In the Autumn of 2004 Cork were in serious negotiations with Ryanair but decided not to give them the terms that they subsequently got from Shannon.
Whether SNN will be able to sustain these extremely genourous terms after the bilateral is changed and the US troop flights dry up is very doubtful. Their costs are huge and the Unions are unwilling to budge.
This has caused the DAA (the real owners of Cork and Shannon) to withdraw the extremely attractive redundancy offer)
Cork seem to be more comfortable dealing with Aerlingus so it looks as if Ryanair will continue to base just one plane there although rumours of a 2nd aircraft continue to surface from time to time. Cork Prestwick or Cork Glasgow with Aerlingus could be on the cards.
but is there really enough demand from Shannon to fill that many seats on DIY ski trips?
My sentiments exactly! Indeed, skiing holidays have been growing a lot in popularity the last 10 years in Ireland, but still it's not yet a national tradition to go off for a ski week. And not having been skiing so often before, Irish people will tend to book via a travel agent for the all inclusive package. The ski resorts near Biarritz won't even have been frequented by too many Shannoners before, so there will definitely be a hestitation to organise a DIY ski trip to an unknown resort.
Anyway, who's going to fly to Biarritz and Carcassonne in November?? I actually lived in Biarritz for a summer before and I know a Biarritzian living in Cork right now. It is a great place to visit/live! Really beautiful. Coastline, cliffs, beaches, sunsets, mountains, ski, Spain down the road, Lourdes nearby etc. etc. But I just can't imagine the Shannon to Biarritz service doing particularly well during the winter, except for the occasional rugby match.
I hope the novelty of the new destinations will spur people to use these services to Biarritz, Carcassonne and Shannon, and allow them to discover the charms of these destinations, so that they can return to their homeland, spread the word, and that these routes will be a success.
Sustainability could be a problem on the SNN-BIQ. I have travelled DUB-BIQ twice now in the month of September, onece last year and once this year.
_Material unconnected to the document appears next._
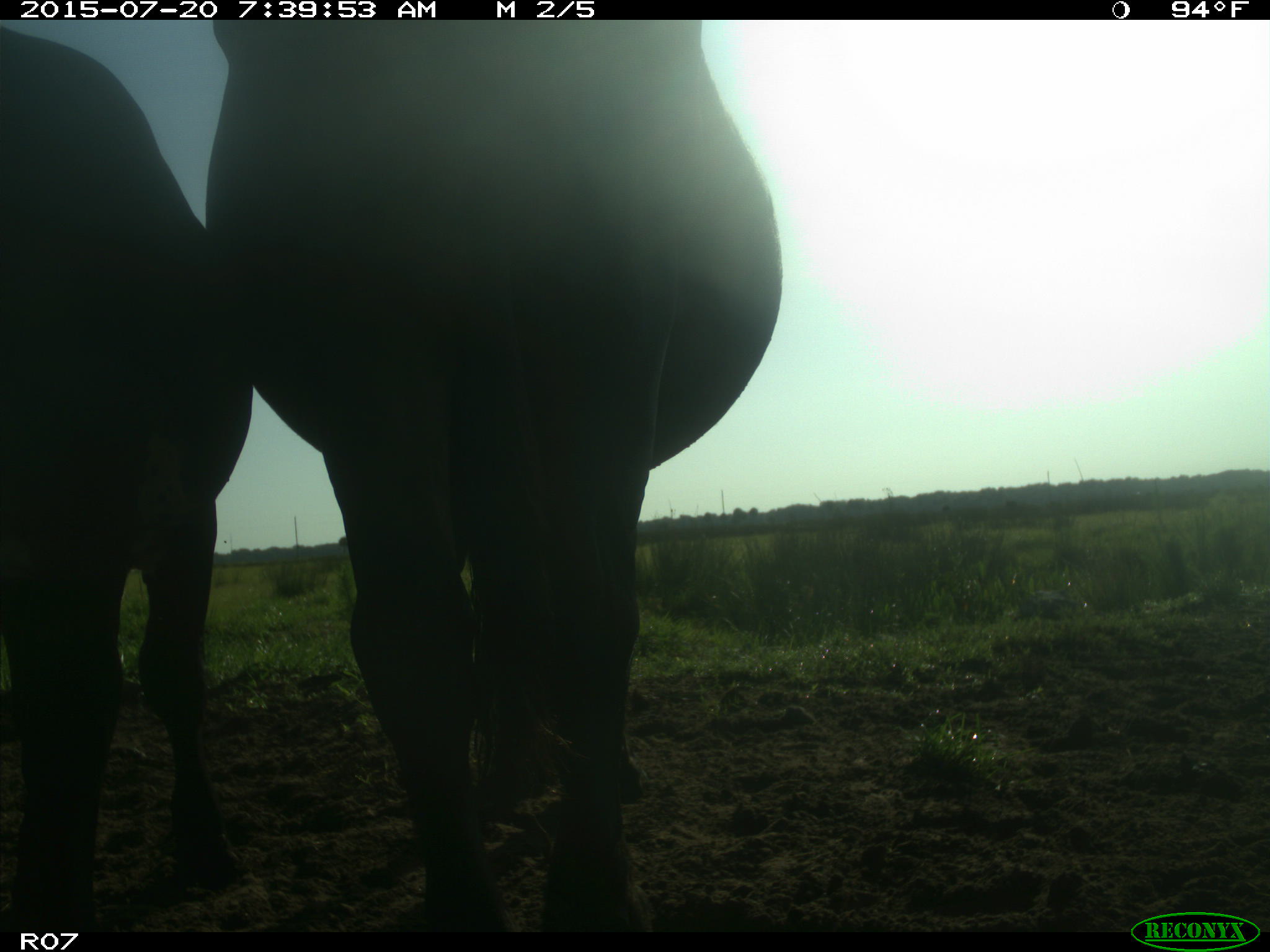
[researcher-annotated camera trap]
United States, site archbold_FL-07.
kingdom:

Last year it was a 732 service and it was hard enough to fill that, this year with the 738 it was a group of 20 of us plus the same amount of annoying Spanish teenagers (separate groups!) and still there was plenty of seats left. Taking into account the presence of two large-ish groups, individuals/families were few and far between. Perhaps we can count on the new surfing culture thats becoming increasingly popular in Ireland particularly out west. Biarritz/Bayonne/Anglet is a lovely region and it is only 2hrs to Lourdes on the train (done it) and its pretty convenient. And what about frenchies coming over here?
BTW on the subject of Lourdes, DUB/SNN-Pau 3x weekly during the summer would surely be a winner, no? Much closer than Biarritz and is closer to Pyrenees resorts for skiing not to mention the area being popular with walkers too.
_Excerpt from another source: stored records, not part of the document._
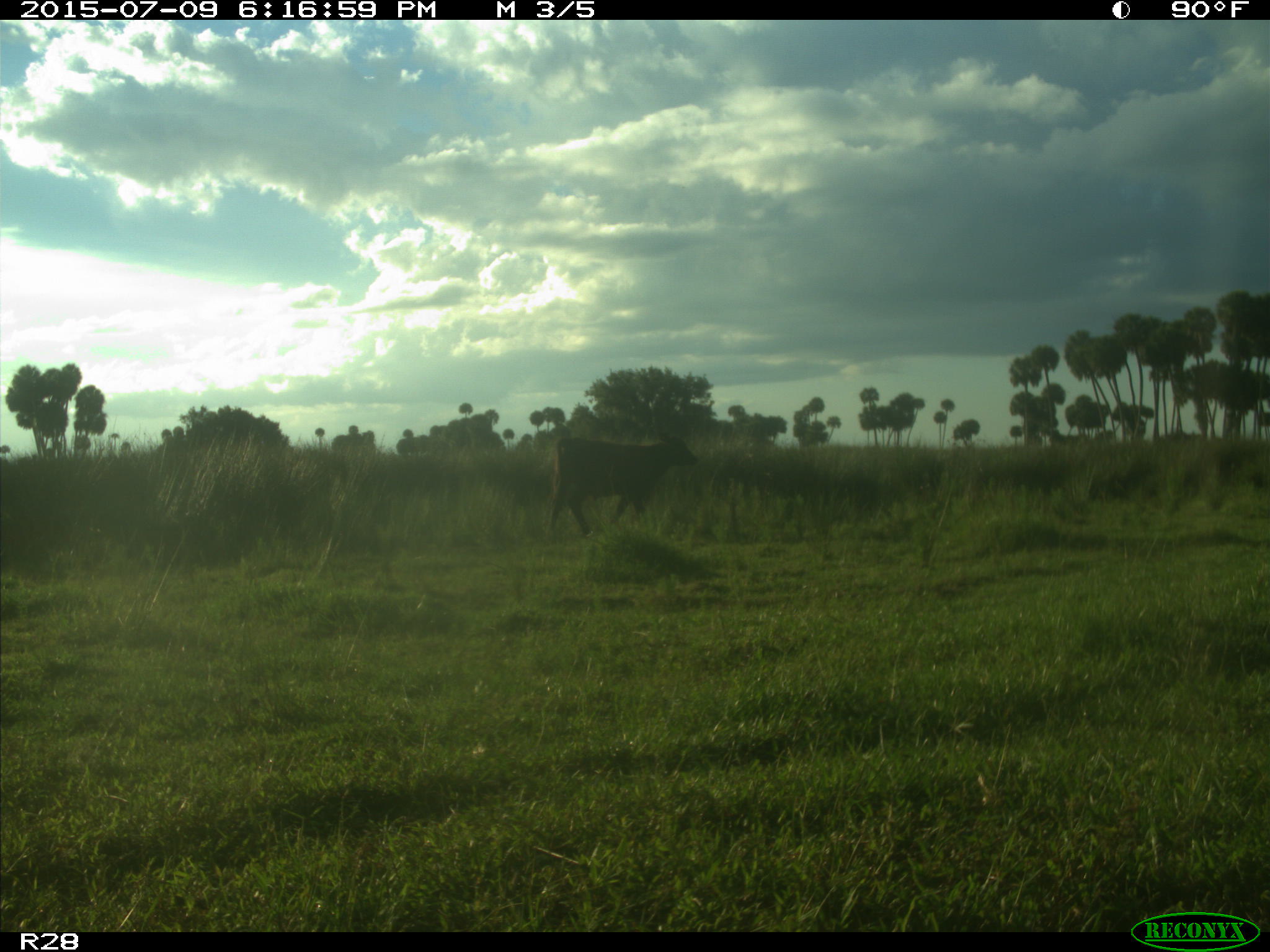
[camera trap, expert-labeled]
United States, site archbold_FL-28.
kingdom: Animalia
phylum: Chordata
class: Mammalia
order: Artiodactyla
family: Bovidae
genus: Bos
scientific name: Bos taurus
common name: domestic cow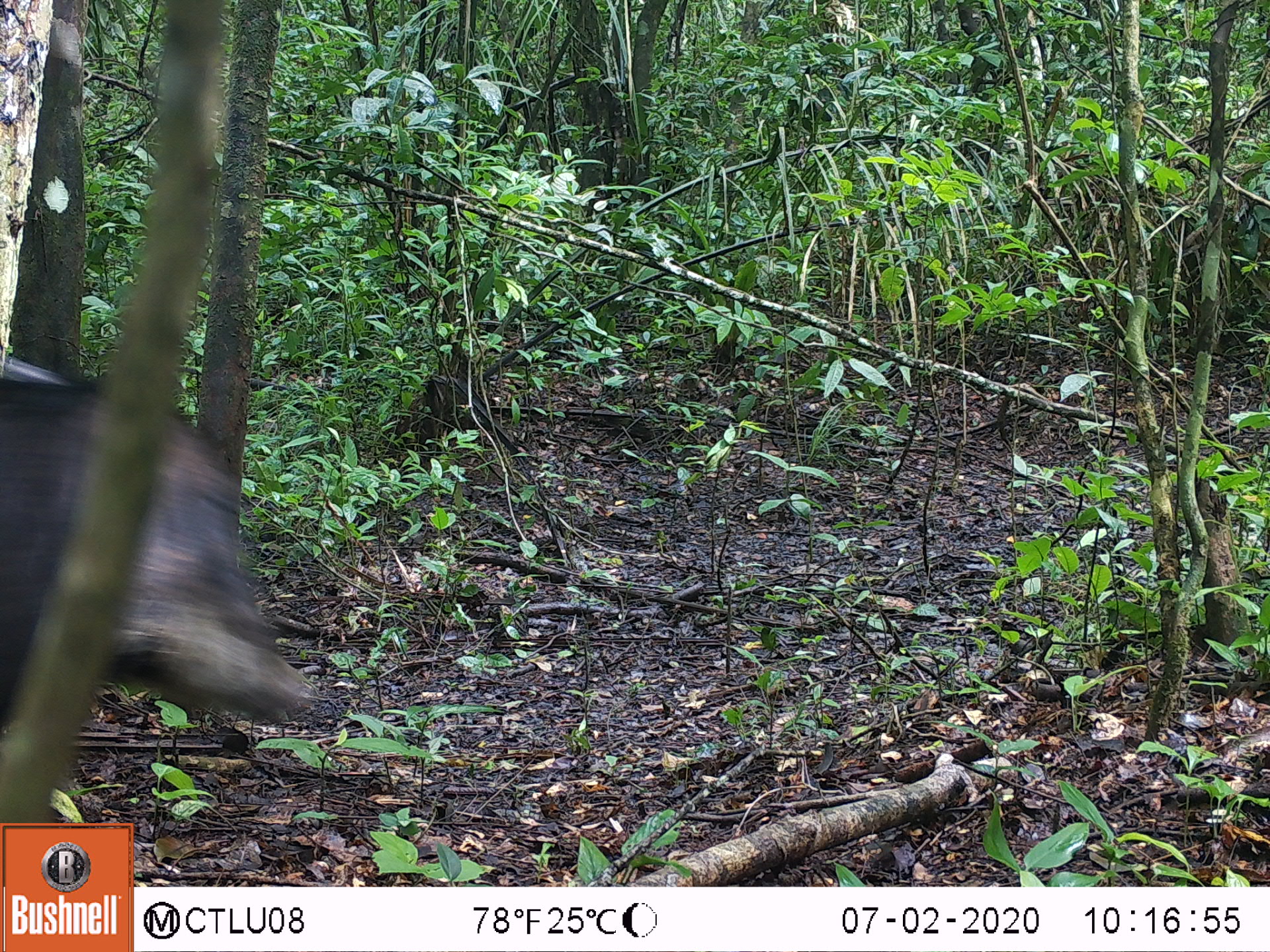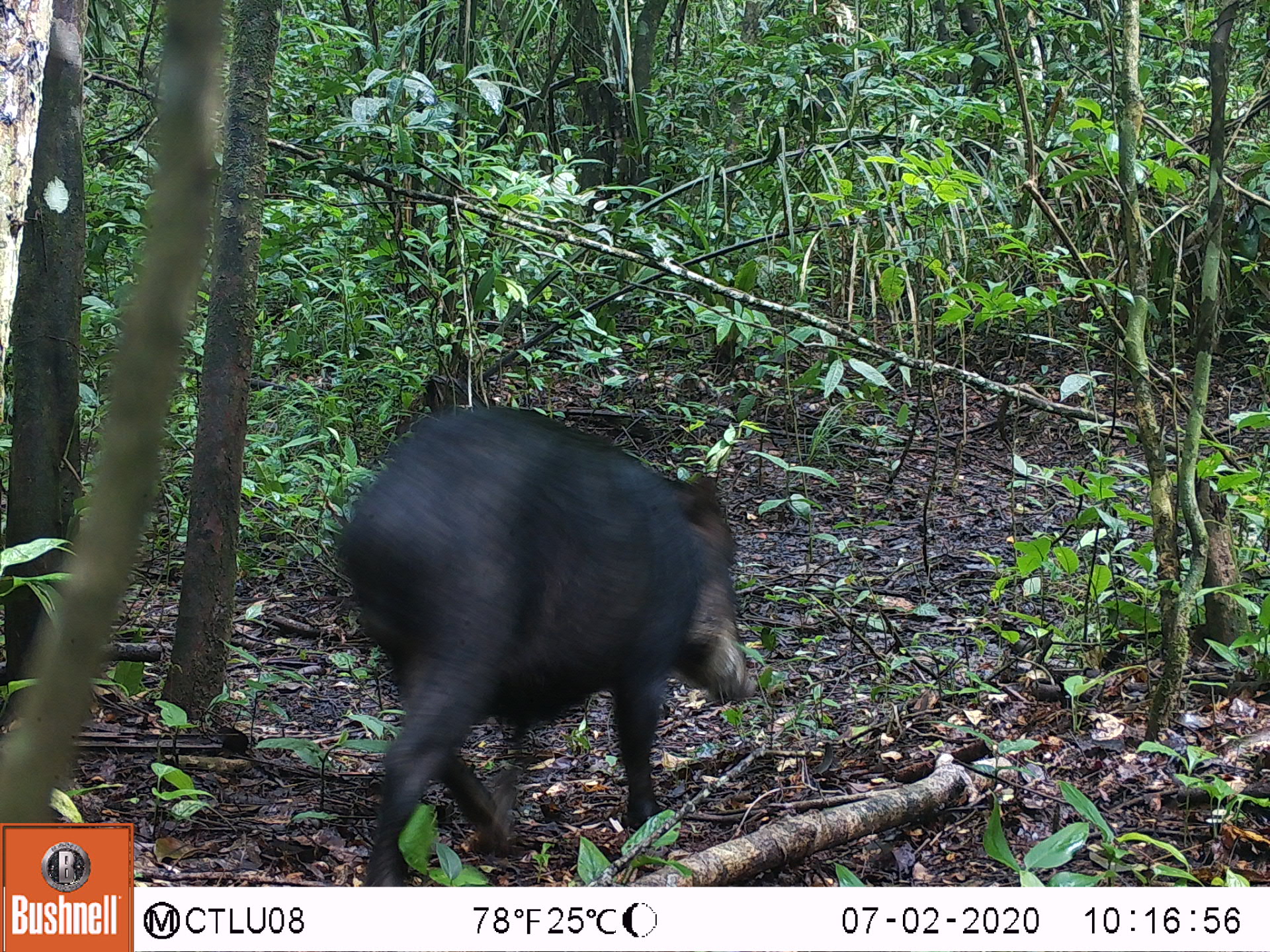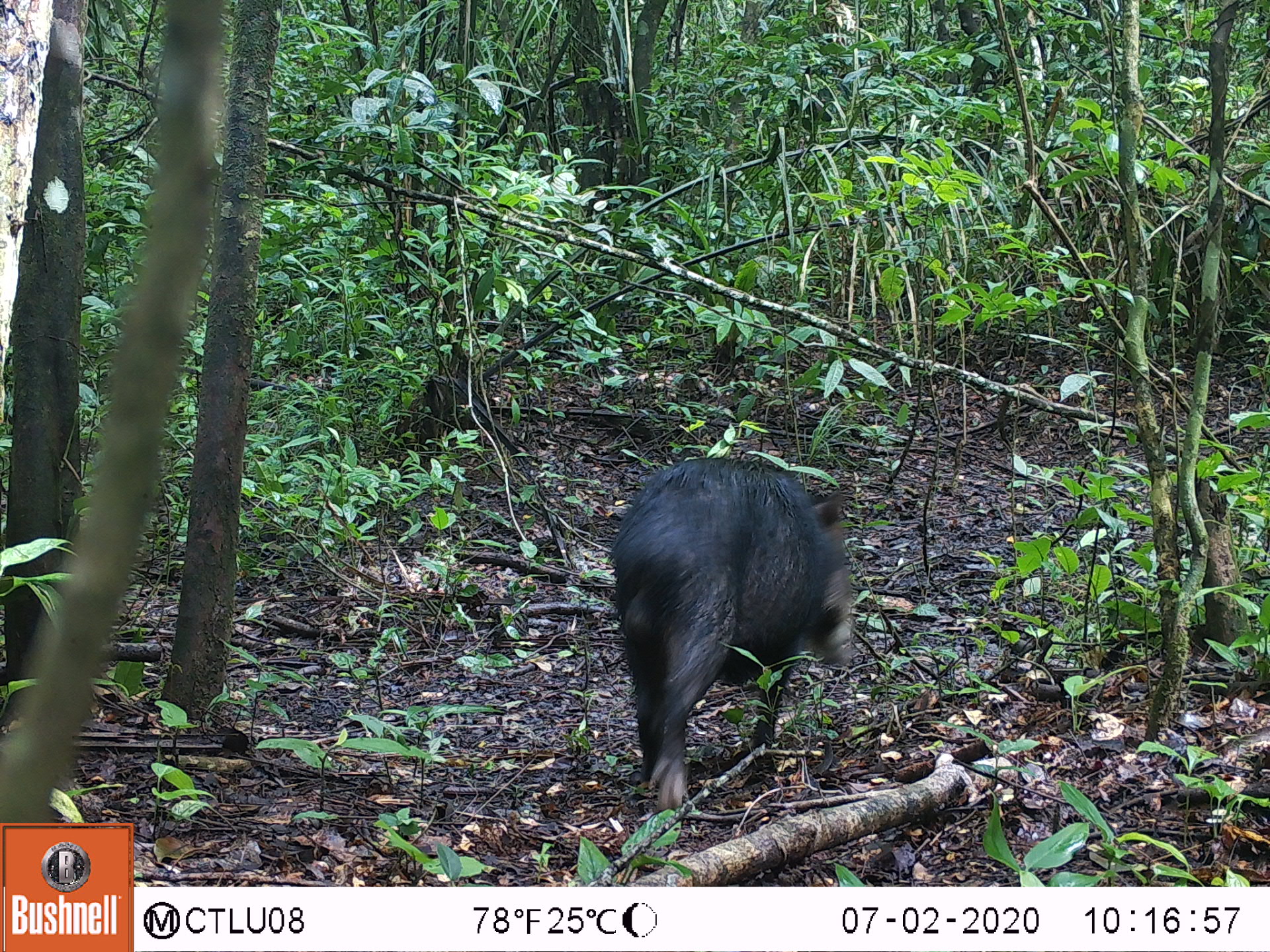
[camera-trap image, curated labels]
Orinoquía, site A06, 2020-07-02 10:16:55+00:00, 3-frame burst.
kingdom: Animalia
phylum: Chordata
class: Mammalia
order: Artiodactyla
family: Tayassuidae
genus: Tayassu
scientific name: Tayassu pecari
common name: white-lipped peccary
No, not at all. It's quite obvious for me that SNN is not the best location for the base, even for FR. Simply the "catchment area" is not big enough and it's not the best place for connecting flights to be planned there (exluding intercontinental flights of course). But do remember that FR is an Irish airline and MOL is Irish as well. So he will continue to make efforts for his firm to dominate on his country's airports even if yields weren't very good. I would expect some improvement due to new Polish routes are being created there.
I've just seen on Breakingnews.ie that Aer Arann is axing its DUB-Shannon route from 27/11. This just gives another example of how damaging the stopover is; the ATR42/72 is the ideal aircraft for this kind of route, in that this is the type of route it was designed for - and it's also a lot more environmentally friendly.
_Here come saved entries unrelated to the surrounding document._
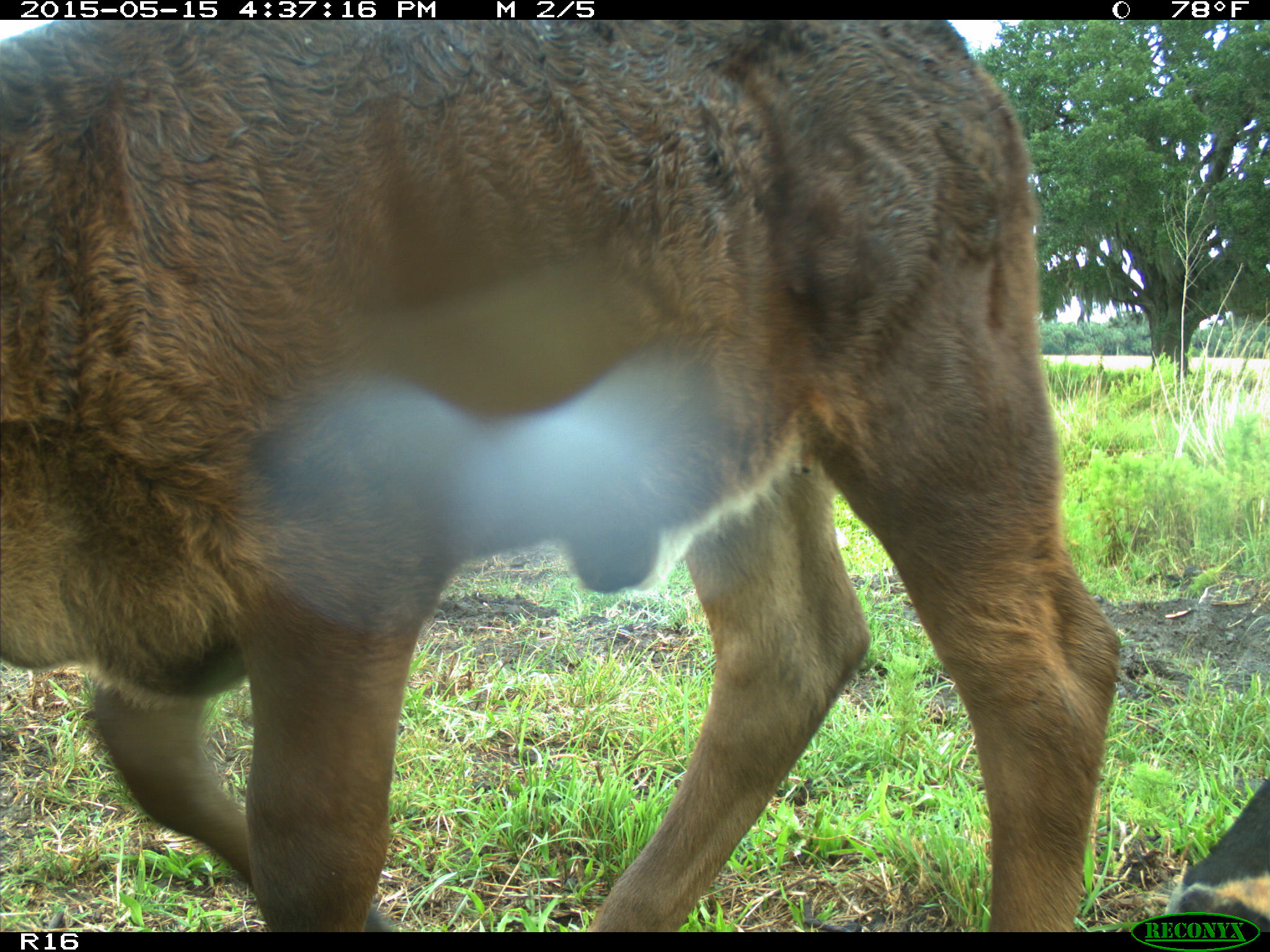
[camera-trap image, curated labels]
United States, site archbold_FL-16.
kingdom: Animalia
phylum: Chordata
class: Mammalia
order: Artiodactyla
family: Bovidae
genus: Bos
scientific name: Bos taurus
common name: domestic cow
If EI didn't have the 50/50 obligation, there would be sufficient demand for Aer Arann to operate this route, because there wouldn't be anything like as many Aer Lingus flights - Aer Lingus certainly doesn't want to operate as many as it has to; it's an unavoidable consequence of the regulations. Again, everyone loses because of EU intransigence.
Didn't they try a full schedule a few years ago and pull it because the market insisted on using EI in the morning and RE in the evening? If they had supported the twice-daily then, it may well have become something bigger by now. One is to assume RE's latest attempt to put a late afternoon service into place was to test if the air market actually still existed - it was clearly one "local business interests" wanted restored but obviously wasn't supported in the numbers needed, maybe because it left Dublin quite early in the afternoon or maybe because the train from Limierick has improved. Time for Ryanair to pitch up to the bar on the route maybe ?
Well The AA 757 from tuesday finally departed today operating the downgraded route of snn-ord only today. Took a small delay due to the V.high crosswinds, which also caused the cancellation of both Delta flights from SNN. Also affected was the Scheduled Ryanair from LPL, which in a rare reversal of tradition diverted to ORK. A/C was put back in service early this morning after being cleared by MTC for operation, and departed on its transatlantic run with between 25 - 30 passengers onboard Scissors
Thought 13/31 was closed a long time ago, surface is pretty poor, would need resurfacing. Think it is the least of Shannon's worries, cant see any exchequer funds going in that direction, but it would help!